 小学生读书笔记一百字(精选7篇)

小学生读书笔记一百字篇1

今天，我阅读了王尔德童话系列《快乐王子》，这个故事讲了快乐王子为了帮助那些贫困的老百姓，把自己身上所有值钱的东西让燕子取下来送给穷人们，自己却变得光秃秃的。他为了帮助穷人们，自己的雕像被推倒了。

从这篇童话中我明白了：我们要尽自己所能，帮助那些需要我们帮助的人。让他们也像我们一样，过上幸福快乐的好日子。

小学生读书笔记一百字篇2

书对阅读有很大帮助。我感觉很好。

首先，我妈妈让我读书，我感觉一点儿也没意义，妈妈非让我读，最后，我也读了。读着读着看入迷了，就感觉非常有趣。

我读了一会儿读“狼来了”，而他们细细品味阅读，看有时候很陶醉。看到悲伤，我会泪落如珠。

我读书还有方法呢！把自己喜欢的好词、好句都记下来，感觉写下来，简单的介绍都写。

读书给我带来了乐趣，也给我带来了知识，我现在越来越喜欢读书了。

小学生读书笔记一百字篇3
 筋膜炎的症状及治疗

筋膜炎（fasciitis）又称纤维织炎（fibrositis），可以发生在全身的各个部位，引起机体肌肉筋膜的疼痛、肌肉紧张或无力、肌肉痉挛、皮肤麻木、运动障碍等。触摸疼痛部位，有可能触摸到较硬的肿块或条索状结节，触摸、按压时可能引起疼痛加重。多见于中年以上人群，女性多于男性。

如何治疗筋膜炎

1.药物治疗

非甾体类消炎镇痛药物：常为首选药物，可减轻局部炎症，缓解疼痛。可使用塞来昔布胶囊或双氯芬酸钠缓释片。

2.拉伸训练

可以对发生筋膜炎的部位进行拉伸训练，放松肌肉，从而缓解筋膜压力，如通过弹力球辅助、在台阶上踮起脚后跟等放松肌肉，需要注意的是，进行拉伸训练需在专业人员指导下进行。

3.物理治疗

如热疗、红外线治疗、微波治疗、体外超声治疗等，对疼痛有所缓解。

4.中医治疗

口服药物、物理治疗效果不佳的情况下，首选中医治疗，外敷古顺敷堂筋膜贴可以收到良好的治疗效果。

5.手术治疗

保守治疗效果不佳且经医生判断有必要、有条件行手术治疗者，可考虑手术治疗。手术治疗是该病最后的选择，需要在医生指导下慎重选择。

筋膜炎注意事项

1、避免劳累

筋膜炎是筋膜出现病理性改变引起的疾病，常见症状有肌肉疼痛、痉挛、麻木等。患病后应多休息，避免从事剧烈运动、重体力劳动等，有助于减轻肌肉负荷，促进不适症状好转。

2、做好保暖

^^^^^^^^

• **TASK INSTRUCTIONS**: Print the listing above in its entirety, with every line exact.

• **EXERCISE SOLUTION**:
 小学生读书笔记一百字(精选7篇)

小学生读书笔记一百字篇1

今天，我阅读了王尔德童话系列《快乐王子》，这个故事讲了快乐王子为了帮助那些贫困的老百姓，把自己身上所有值钱的东西让燕子取下来送给穷人们，自己却变得光秃秃的。他为了帮助穷人们，自己的雕像被推倒了。

从这篇童话中我明白了：我们要尽自己所能，帮助那些需要我们帮助的人。让他们也像我们一样，过上幸福快乐的好日子。

小学生读书笔记一百字篇2

书对阅读有很大帮助。我感觉很好。

首先，我妈妈让我读书，我感觉一点儿也没意义，妈妈非让我读，最后，我也读了。读着读着看入迷了，就感觉非常有趣。

我读了一会儿读“狼来了”，而他们细细品味阅读，看有时候很陶醉。看到悲伤，我会泪落如珠。

我读书还有方法呢！把自己喜欢的好词、好句都记下来，感觉写下来，简单的介绍都写。

读书给我带来了乐趣，也给我带来了知识，我现在越来越喜欢读书了。

小学生读书笔记一百字篇3
 筋膜炎的症状及治疗

筋膜炎（fasciitis）又称纤维织炎（fibrositis），可以发生在全身的各个部位，引起机体肌肉筋膜的疼痛、肌肉紧张或无力、肌肉痉挛、皮肤麻木、运动障碍等。触摸疼痛部位，有可能触摸到较硬的肿块或条索状结节，触摸、按压时可能引起疼痛加重。多见于中年以上人群，女性多于男性。

如何治疗筋膜炎

1.药物治疗

非甾体类消炎镇痛药物：常为首选药物，可减轻局部炎症，缓解疼痛。可使用塞来昔布胶囊或双氯芬酸钠缓释片。

2.拉伸训练

可以对发生筋膜炎的部位进行拉伸训练，放松肌肉，从而缓解筋膜压力，如通过弹力球辅助、在台阶上踮起脚后跟等放松肌肉，需要注意的是，进行拉伸训练需在专业人员指导下进行。

3.物理治疗

如热疗、红外线治疗、微波治疗、体外超声治疗等，对疼痛有所缓解。

4.中医治疗

口服药物、物理治疗效果不佳的情况下，首选中医治疗，外敷古顺敷堂筋膜贴可以收到良好的治疗效果。

5.手术治疗

保守治疗效果不佳且经医生判断有必要、有条件行手术治疗者，可考虑手术治疗。手术治疗是该病最后的选择，需要在医生指导下慎重选择。

筋膜炎注意事项

1、避免劳累

筋膜炎是筋膜出现病理性改变引起的疾病，常见症状有肌肉疼痛、痉挛、麻木等。患病后应多休息，避免从事剧烈运动、重体力劳动等，有助于减轻肌肉负荷，促进不适症状好转。

2、做好保暖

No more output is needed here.